**Written exercise**
Repeat only the lines from the one holding "Compared to the" down to the last line of the listing below, including both of those lines.

===============

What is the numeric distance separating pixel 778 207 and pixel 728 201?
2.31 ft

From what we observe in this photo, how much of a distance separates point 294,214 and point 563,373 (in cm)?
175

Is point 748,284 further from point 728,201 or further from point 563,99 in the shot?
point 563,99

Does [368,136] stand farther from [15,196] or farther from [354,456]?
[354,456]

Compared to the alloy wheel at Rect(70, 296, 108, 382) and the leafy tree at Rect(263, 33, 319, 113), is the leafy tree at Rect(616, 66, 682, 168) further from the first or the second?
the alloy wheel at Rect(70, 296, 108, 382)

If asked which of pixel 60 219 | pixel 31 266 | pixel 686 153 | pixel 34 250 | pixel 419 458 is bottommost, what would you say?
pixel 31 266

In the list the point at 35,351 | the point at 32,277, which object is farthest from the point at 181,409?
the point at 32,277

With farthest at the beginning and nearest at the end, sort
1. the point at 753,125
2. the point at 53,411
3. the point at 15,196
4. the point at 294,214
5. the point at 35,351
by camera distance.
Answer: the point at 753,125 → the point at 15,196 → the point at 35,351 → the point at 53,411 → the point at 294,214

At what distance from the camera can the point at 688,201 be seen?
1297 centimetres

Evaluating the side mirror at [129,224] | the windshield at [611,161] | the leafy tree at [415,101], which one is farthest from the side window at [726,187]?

===============

**Output below**
Compared to the alloy wheel at Rect(70, 296, 108, 382) and the leafy tree at Rect(263, 33, 319, 113), is the leafy tree at Rect(616, 66, 682, 168) further from the first or the second?
the alloy wheel at Rect(70, 296, 108, 382)

If asked which of pixel 60 219 | pixel 31 266 | pixel 686 153 | pixel 34 250 | pixel 419 458 is bottommost, what would you say?
pixel 31 266

In the list the point at 35,351 | the point at 32,277, which object is farthest from the point at 181,409?
the point at 32,277

With farthest at the beginning and nearest at the end, sort
1. the point at 753,125
2. the point at 53,411
3. the point at 15,196
4. the point at 294,214
5. the point at 35,351
by camera distance.
Answer: the point at 753,125 → the point at 15,196 → the point at 35,351 → the point at 53,411 → the point at 294,214

At what distance from the camera can the point at 688,201 be seen?
1297 centimetres

Evaluating the side mirror at [129,224] | the windshield at [611,161] | the leafy tree at [415,101], which one is farthest from the side window at [726,187]?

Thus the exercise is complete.